Having maoori manage courses in eating disorder is as irrational as maori running courses on contraceptin and famiy planning, albeit with less potential political gain with manipulation of food allergies. Whenever I walk through the local shopping centre food court I sit and observe the crowd. There is a very direct relationship between the mountain on the plate and the mountain consuming. It helps me understand how I have acumulated savings.
Barrie Davis raises a very interesting question: what exactly is the relationship between poverty and unhealthy eating habits?
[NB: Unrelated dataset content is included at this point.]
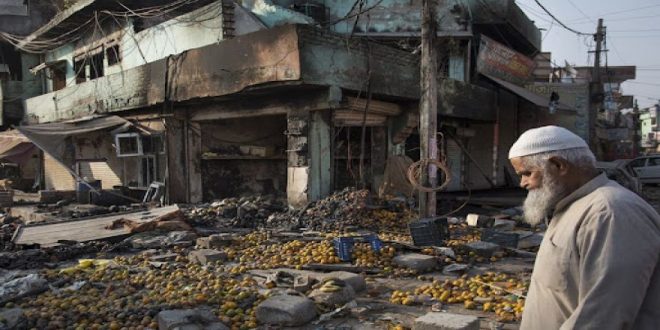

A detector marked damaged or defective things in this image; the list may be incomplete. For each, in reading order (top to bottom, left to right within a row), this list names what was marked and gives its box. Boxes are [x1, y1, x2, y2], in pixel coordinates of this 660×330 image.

damaged facade [2, 0, 564, 206]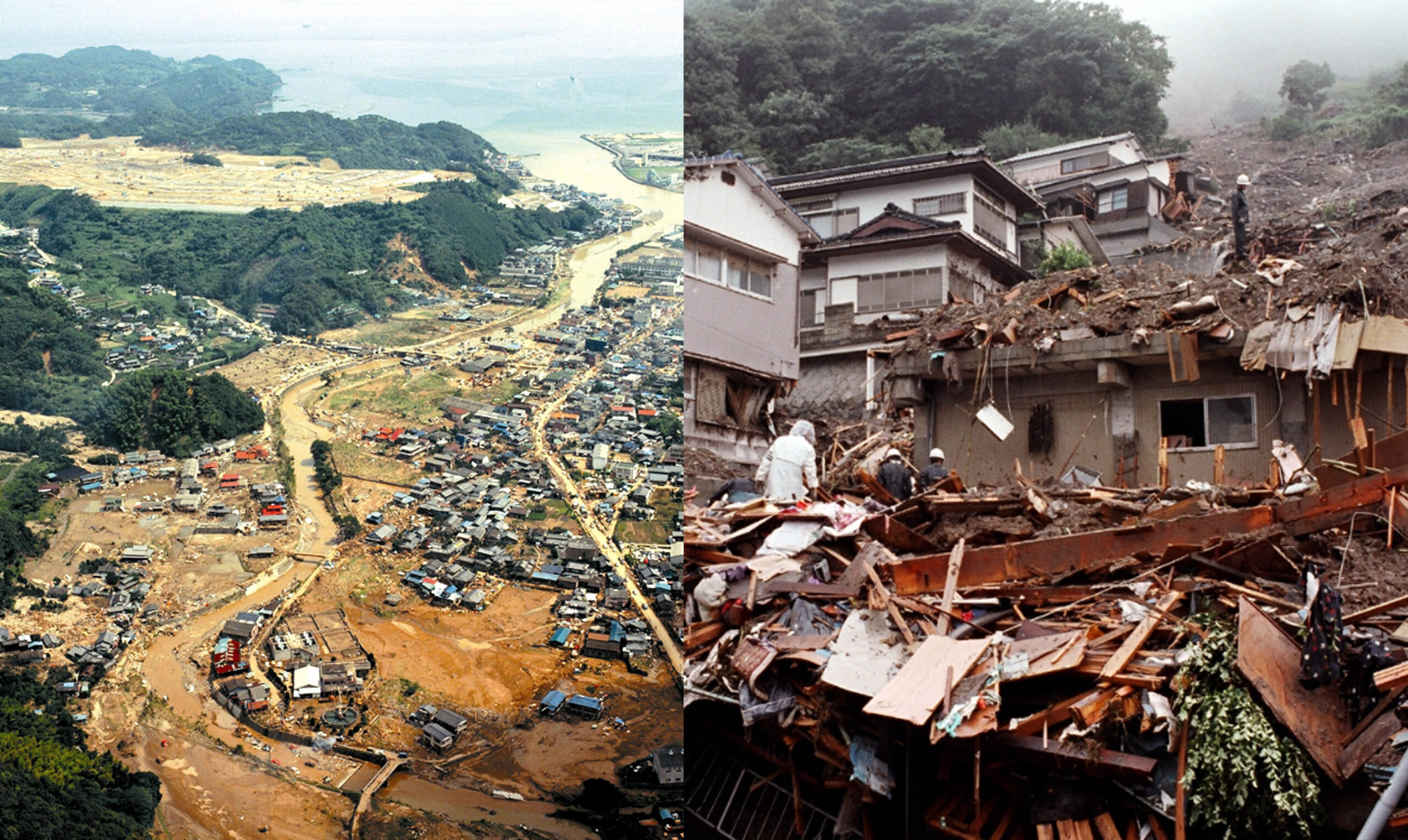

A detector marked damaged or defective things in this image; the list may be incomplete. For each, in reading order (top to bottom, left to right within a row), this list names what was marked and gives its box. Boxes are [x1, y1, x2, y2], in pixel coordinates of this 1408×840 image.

When A and B occur together, it may be that A causes B, or B causes A, or both are cause by a third variable, C. Barrie seems to prefer the third option. Personally, I think all three apply. Healthy eating does cost compared with cramming oneself with nutritionally deprived kilojoules, so there is a case to be made for poverty causing bad eating where cheap kilojoules are involved. At the same time, spending money on 'fancy' highly processed foods can be even more expensive, so we have bad eating causing poverty. An outside factor influencing both is a lack of effective education about food, money and health. Such education would include removing unhealthy options from school canteens - preaching about healthy eating and having a canteen that sells kids fatty pies and bags of salty crisps and sugary buns laced with artificial cream comes down to "Do as we say, not as we do". Pupils must, of course, be able to process the information they are given, which brings in their ability to think rationally.